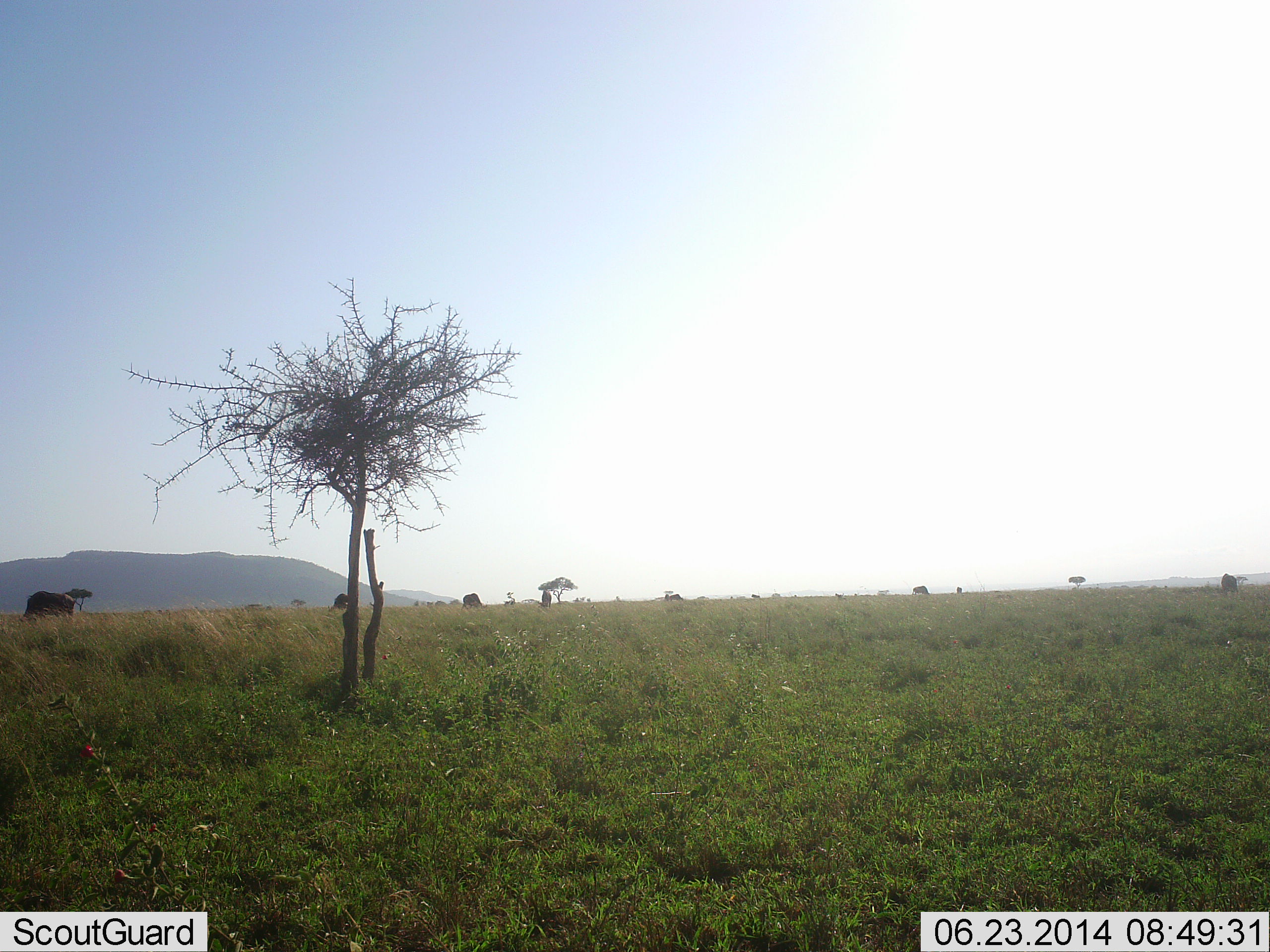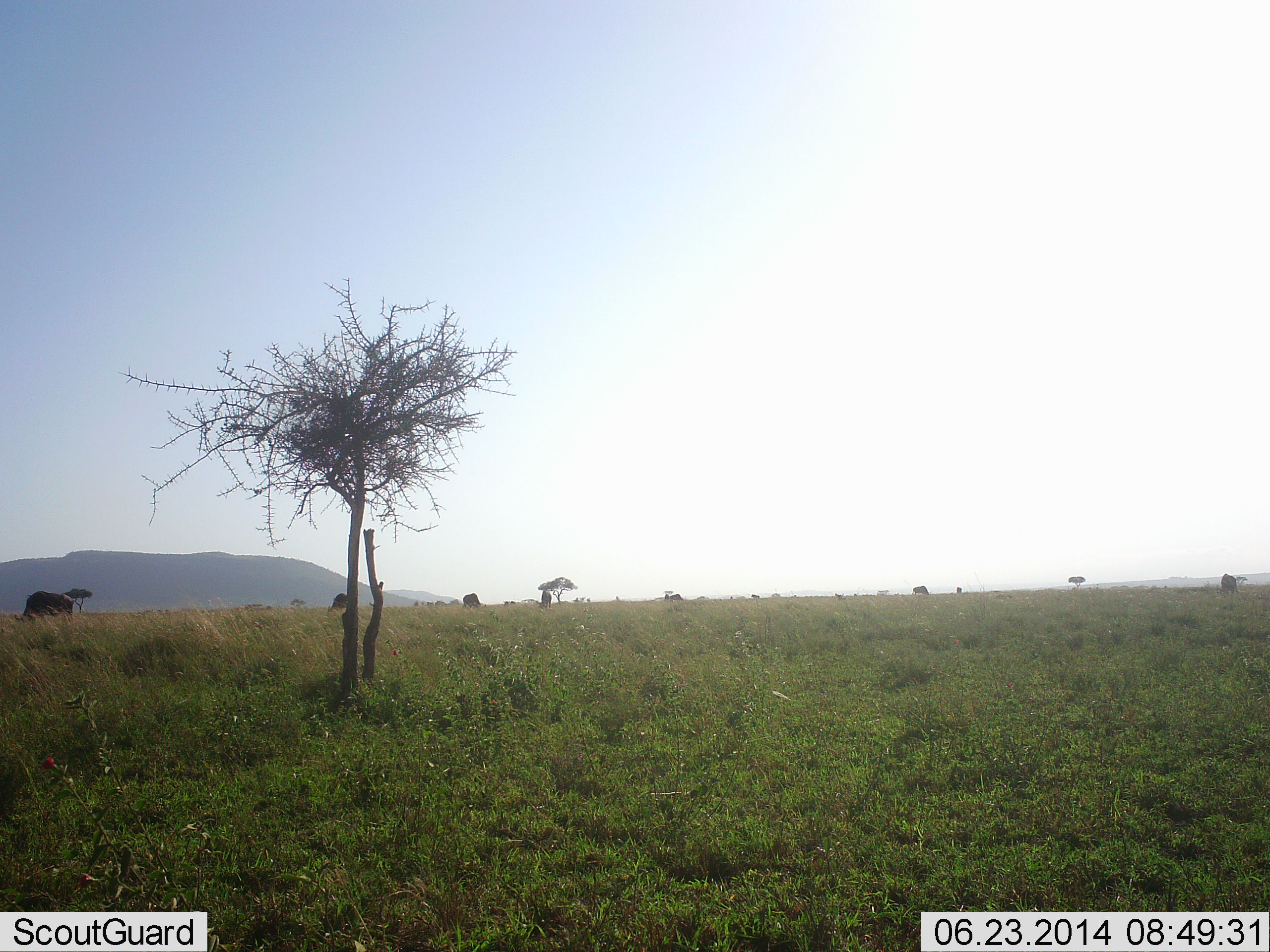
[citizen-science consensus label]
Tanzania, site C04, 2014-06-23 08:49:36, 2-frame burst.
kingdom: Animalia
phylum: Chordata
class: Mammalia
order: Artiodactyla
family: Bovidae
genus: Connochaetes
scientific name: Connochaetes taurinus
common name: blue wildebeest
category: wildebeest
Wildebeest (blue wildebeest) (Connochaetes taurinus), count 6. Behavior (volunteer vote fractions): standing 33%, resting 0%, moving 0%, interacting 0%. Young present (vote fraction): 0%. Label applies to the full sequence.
☆ ☆ ☆ ☆
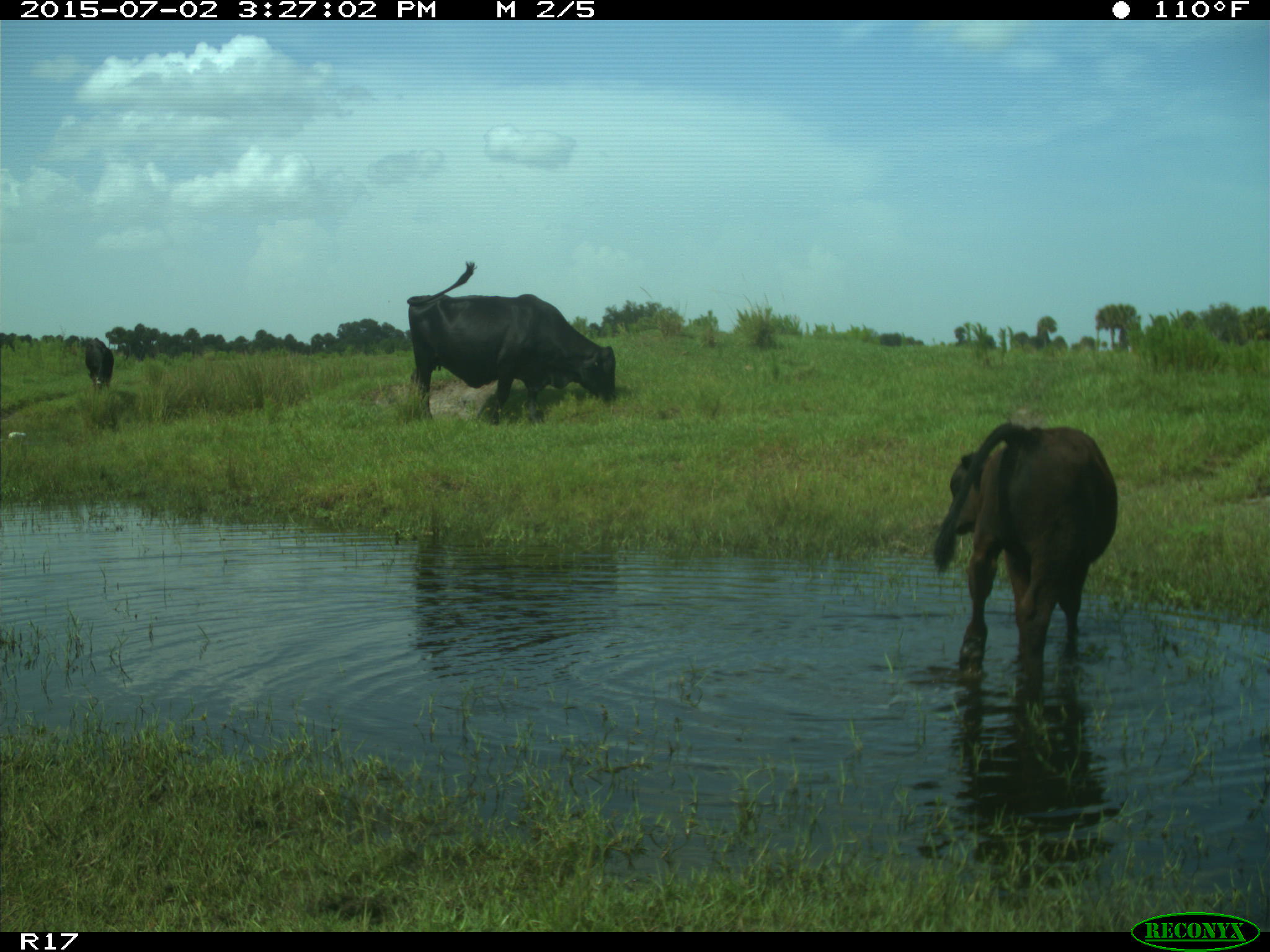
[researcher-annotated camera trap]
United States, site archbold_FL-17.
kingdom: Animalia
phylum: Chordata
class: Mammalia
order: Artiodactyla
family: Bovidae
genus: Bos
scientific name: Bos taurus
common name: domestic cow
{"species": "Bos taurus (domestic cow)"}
☆ ☆ ☆ ☆
**Your task**
Collect every line above that contains the word "name".

**Solution to this exercise**
scientific name: Connochaetes taurinus
common name: blue wildebeest
scientific name: Bos taurus
common name: domestic cow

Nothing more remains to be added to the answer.